3.0IQ160の美しきシリアルキラー!

2023年10月21日
PCから投稿
鑑賞方法:DVD/BD

テッド・バンディを知るための映画と言った感じでした。残虐な場面などもないため、誰でも観れる映画でもあります。エンドロール時に、テッド・バンディ本人の言動や周りの女性のインタビューが流れるのですが、まさに映画で描いたそのものと思える程なので、かなり忠実に描いてはいることは分かりました。

ただ、ちょっと映画として面白みに欠けているなとった感想。予告では、これだけデッド・バンディの言動や容姿を持ち上げているので期待していましたが、デッド・バンディが警察や裁判官を振り回したり、世間を振り回したりといったシーンがあんまり目立っておらず、もっと過剰に描いてくれた方が映画としては面白かったかもしれません。

肝心のデッド・バンディは、単に強がりを言っているホラ吹きだけな人物に映ってしまいます。脱獄も実現はするのですが、すぐにつかまり何だか成功したとも思えず。女性ファンを虜にする姿も突然感があります。それが故に、なんだか消化不良で中途半端な人物映画のような出来栄えでした。

個人的見解として、本作をもう一つ二つ面白いスパイスを加えるとしたら、1つ目は裁判シーンをもっとしっかり描いてほしかった。自分で弁護をする前代未聞な状況ですから、法廷ものとしてもしっかり描いても面白かったかなと。

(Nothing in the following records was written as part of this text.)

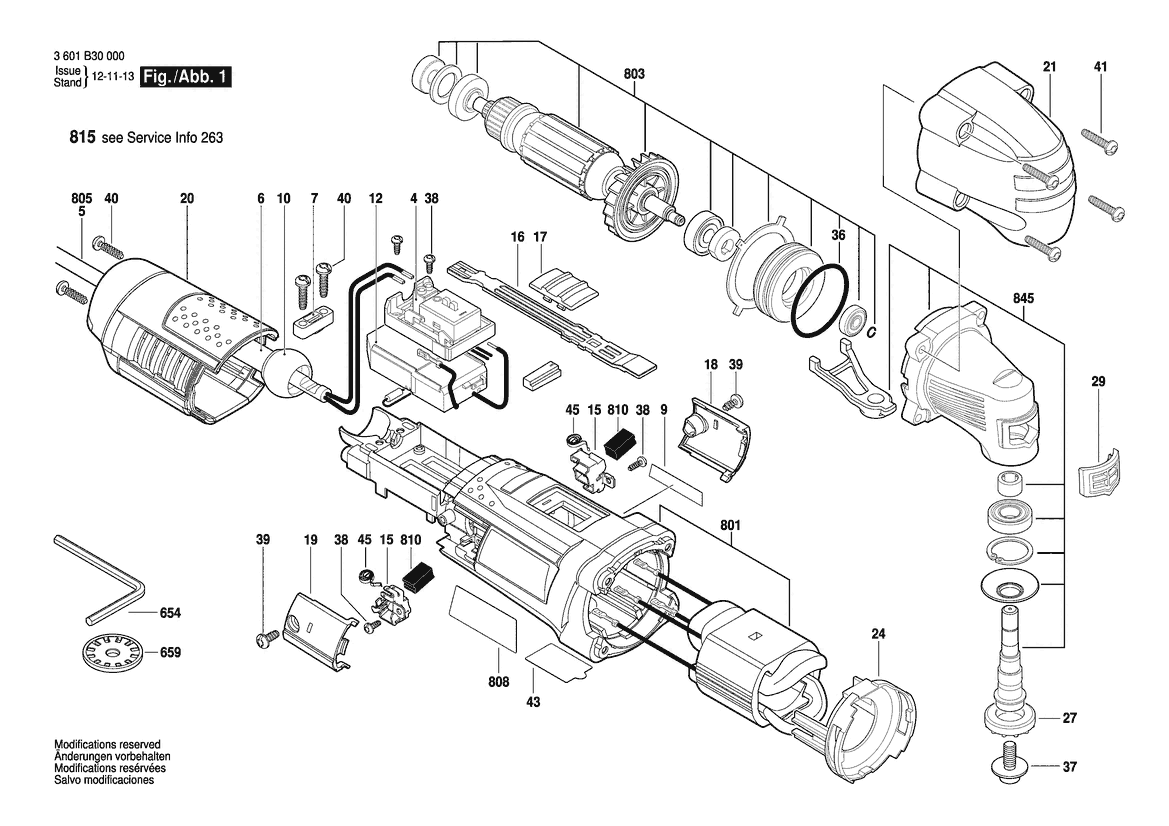 3 601 B30 000
Issue Stand } 12-11-13 Fig./Abb. 1

815 see Service Info 263

803
21
41
805
5
40
20
6
10
7
40
12
4
38
16
17
36
C
845
18
39
29
45
15
810
38
9
801
39
19
38
45
15
810
654
659
808
43
24
27
37

Modifications reserved
Änderungen vorbehalten
Modifications resérvées
Salvo modificaciones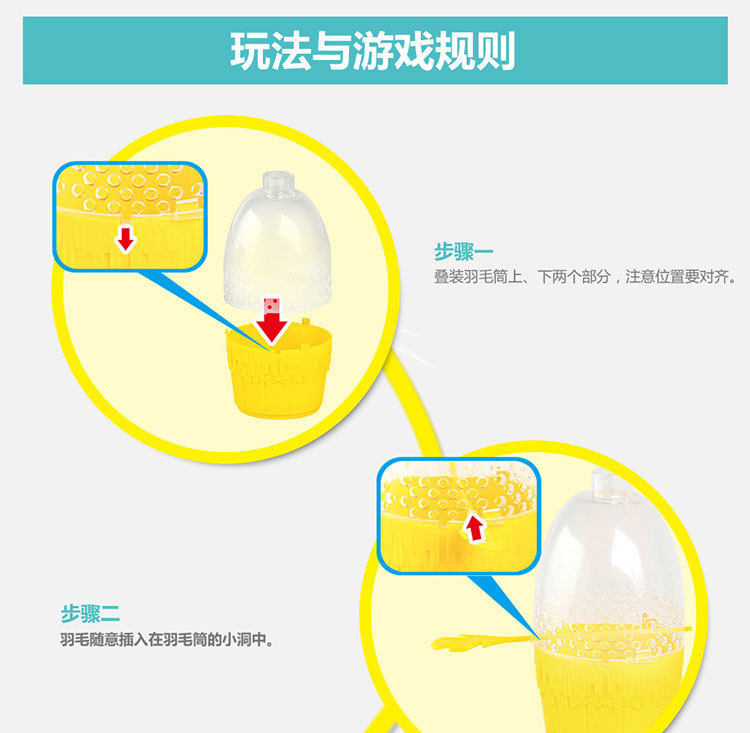 玩法与游戏规则

步骤一
叠装羽毛筒上、下两个部分，注意位置要对齐。

步骤二
羽毛随意插入在羽毛筒的小洞中。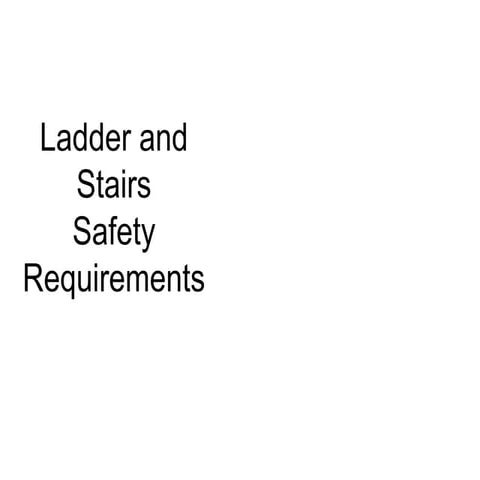 Ladder and Stairs Safety Requirements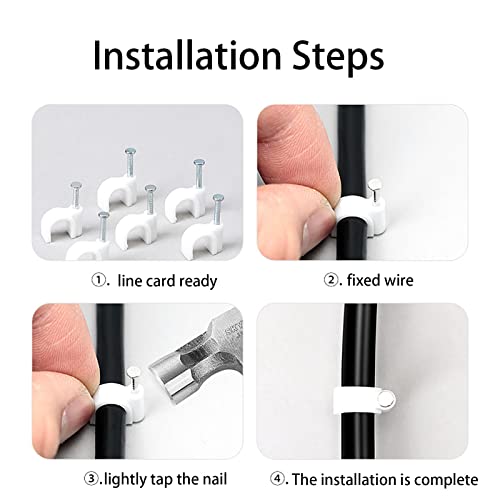 Installation Steps

①. line card ready

②. fixed wire

③.lightly tap the nail

④. The installation is complete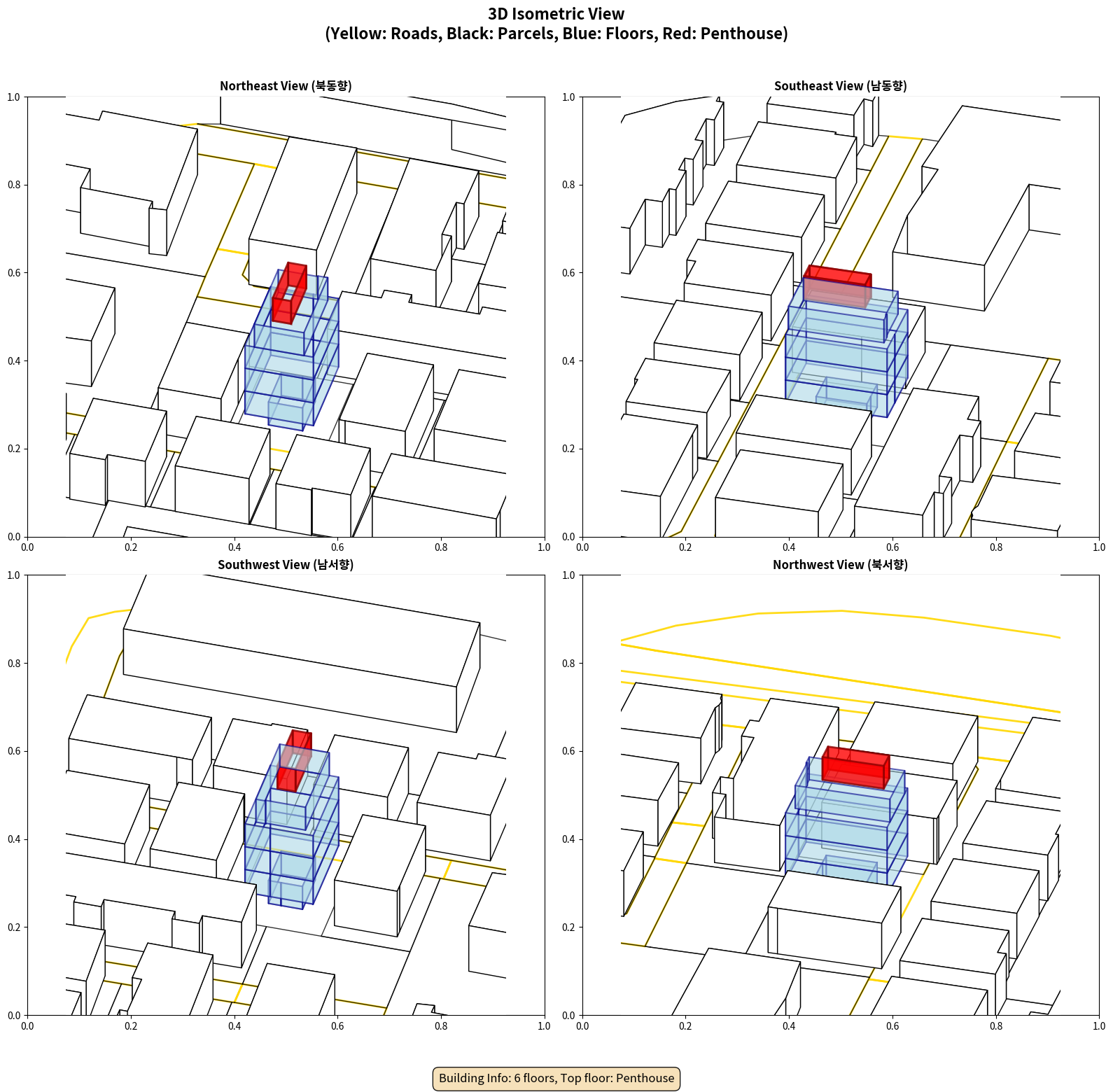 3D Isometric View
(Yellow: Roads, Black: Parcels, Blue: Floors, Red: Penthouse)

Northeast View (북동향)

1.0
0.8
0.6
0.4
0.2
0.0
0.0 0.2 0.4 0.6 0.8 1.0

Southeast View (남동향)

1.0
0.8
0.6
0.4
0.2
0.0
0.0 0.2 0.4 0.6 0.8 1.0

Southwest View (남서향)

1.0
0.8
0.6
0.4
0.2
0.0
0.0 0.2 0.4 0.6 0.8 1.0

Northwest View (북서향)

1.0
0.8
0.6
0.4
0.2
0.0
0.0 0.2 0.4 0.6 0.8 1.0

Building Info: 6 floors, Top floor: Penthouse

もう一つは、なんといっても是非是非!!!イケメン俳優ザック・エフロンのシリアルキラーっぷりなシーンが見たかったと思った次第なのです。凶悪な裏の顔との女性受けがいい表の顔とのギャップが感じられた方が、映画としては面白かったと思えます。

酷評はしてしまいましたが、もちろん映画として見ごたえもあります。テッド・バンディと恋に落ちてしまったシングルマザーのリズの心理描写が非常に興味深く描かれていました。愛する人が残酷なシリアルキラーと信じたくない気持ち、相反して判決は死刑判決をくだされて信じれない気持ち、苦悩の様子が痛々しいほどに伝わってきます。(しかし、テッド・バンディは本当に罪な男だと思いますよね…)

現実にあったとは思えない、エンターテインメント的な実在したシリアルキラー存在を知れたことは満足です。